Inside Politics:Over the past week Bertie Ahern has proved, not that any further proof was needed, that Charlie Haughey got it exactly right when he described our current Taoiseach as "the most skilful, the most devious and the most cunning of them all".
Bertie Ahern's presentation of his foray to the High Court as a move to protect the constitutional rights of TDs to Dáil privilege drew knowing smiles all round. In Leinster House nobody doubts that it is a finely timed manoeuvre designed to delay the publication of the tribunal report for at least six months or more.
The implication is that Ahern envisages himself being safely ensconced in a new job, probably in Europe, by the time the tribunal issues its final report. There has been some tittering at the High Court's decision to hear the Taoiseach's challenge to the tribunal on April 1st, but whatever way you look at it, one thing is clear: the April fool will certainly not be Bertie Ahern.
His handling of the controversy that began when The Irish Times published its first story about his personal finances in September 2006 has been a bravura display of political survival skills.
While Ahern, at times, gave the appearance of stumbling from one garbled explanation to the next, he nonetheless managed to remain in total control of Fianna Fáil, to lead his party to a stunning general election performance and then put a rock-solid coalition Government together. There has not been a squeak of dissent from any element of the coalition that put him back in the Taoiseach's office for a third term.
All this has been achieved despite obvious contradictions, evasions and frankly incredible explanations about how he managed to accumulate wads of cash for his personal use, some of which ended up in a safe in his constituency office or was lodged into one of the bank accounts under his control, during a period when he was minister for finance.
Ahern's feat has been to conjure away one problem after another in an amazing display of political magic. Nobody can quite see how he managed to make his problems vanish, or at least become obscured, but he is sitting pretty in his 11th year as Taoiseach, while his opponents have been left to scratch their heads.
His response to media questions last Monday after news about his High Court challenge broke was a classic example of Ahern's political footwork. He brushed away the challenge as a mere legal technicality that his lawyers had insisted on him taking to protect the constitutional rights of all TDs to Dáil privilege.
The fact that the move ran counter to Ahern's pledge to the Dáil, and later to the electorate, that he was co-operating fully with the tribunal and looking forward to answering all its questions, appeared to cause no embarrassment to him, his Government colleagues or his Coalition partners.

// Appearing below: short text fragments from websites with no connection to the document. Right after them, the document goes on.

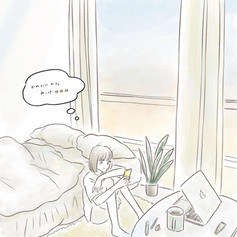 miyumaru7.jpeg
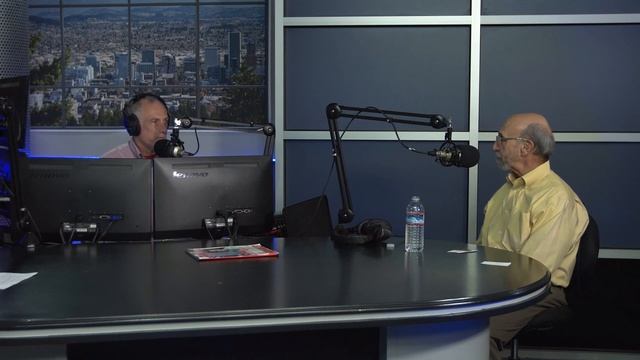 Тема "Платежные системы" в Бизнес-шоу "Единство в дейс? смотреть онлайн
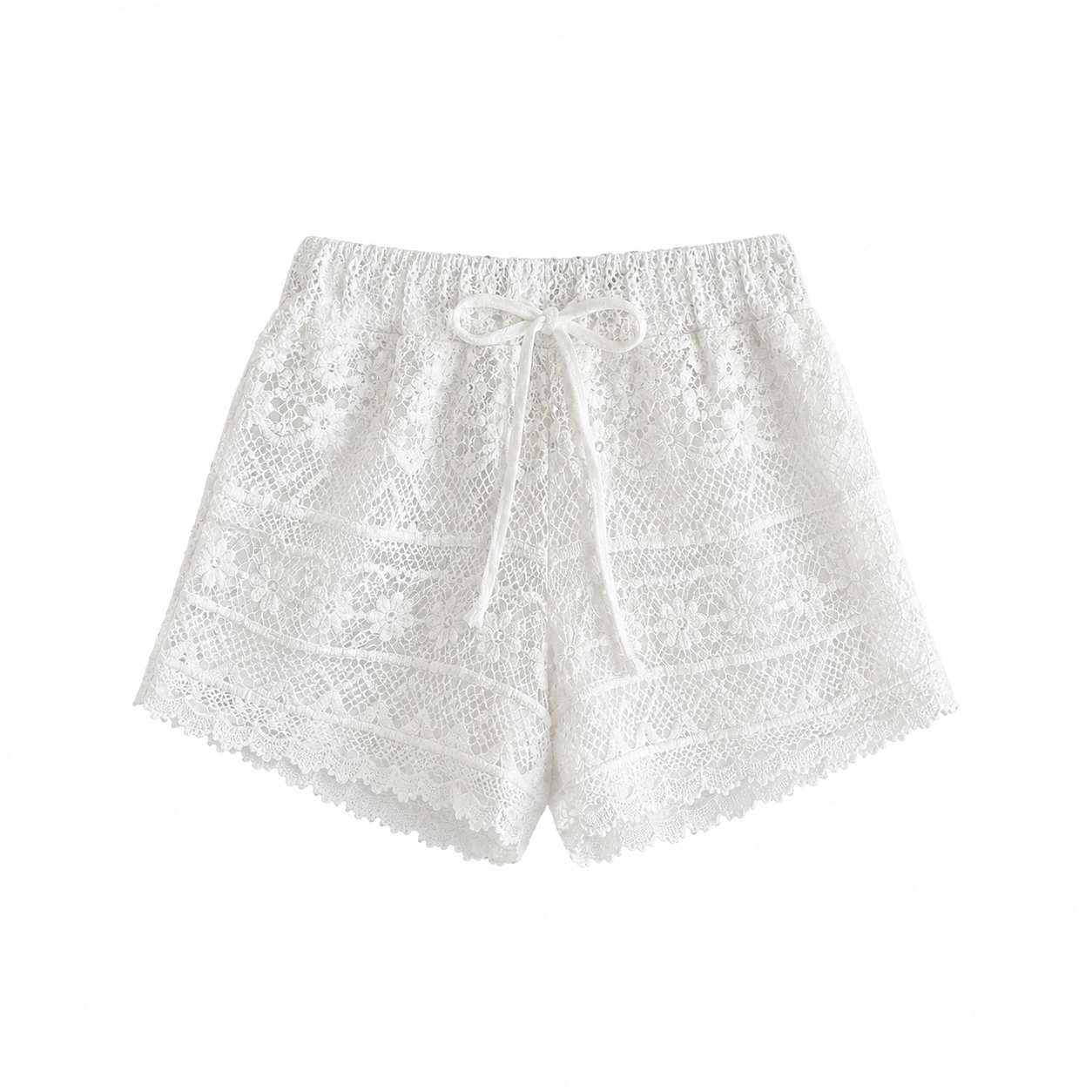 Girls Bottoms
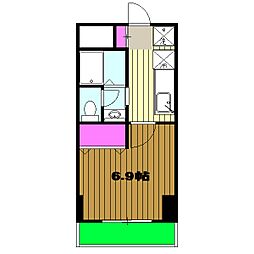 Ｙ’ｓ　ディオーレ 406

Eamon Gilmore summed it up by saying that the Taoiseach was "trying to elevate to the status of a constitutional principle his personal act of political self-preservation". Ahern and party colleagues cited the precedent of TDs like Dick Spring, Pat Rabbitte and Tomás MacGiolla, who had gone to the courts to defend Dáil privilege. The big distinction is that those cases were taken by TDs trying to protect their sources, while Ahern's case is about protecting himself from being cross-examined about statements he made to the Dáil.
Of course there is every chance that the Taoiseach's legal challenge will succeed. The important thing, though, is probably not whether the challenge succeeds, but the fact that it will almost inevitably delay the tribunal report into next year.
One of the lessons Ahern learned from his mentor, Charles Haughey, was how to buy time and give himself the maximum room for political manoeuvre by delaying decisions until the last possible moment. He could have mounted his challenge to the tribunal back in September but left it until now for a purpose, even if nobody is quite sure what that purpose is.
There is a strong case to be made for suggesting that it has all to do with his exit strategy from the Taoiseach's office. If the referendum on the Lisbon Treaty is passed, then a new prestige post of president of the European Council will be created.
Who better for this job of presiding over the deliberations of EU heads of government than the longest-serving of them all, Bertie Ahern.
Of course there is plenty of competition. President Sarkozy of France has publicly backed Tony Blair for the job but Britain's image as the reluctant man of the EU member states will tell heavily against him. The other thing against Blair is that he is controversial and high-profile, and that is not what the other EU prime ministers are looking for in a council president.
By contrast Ahern is a much more emollient figure and better suited to the canny chairman role that the post requires. He has been cultivating German chancellor, Angela Merkel, and with her support could well pip Jean-Claude Juncker, the prime minister of Luxembourg, for the job.
The post will be filled in April of next year, assuming the Irish electorate votes Yes to the Lisbon Treaty. It would suit Ahern very nicely if the Mahon tribunal was unable to issue its report until after that date. Once ensconced in the job, it might not matter very much what a judicial tribunal in Ireland had to say about his actions in the long-distant past.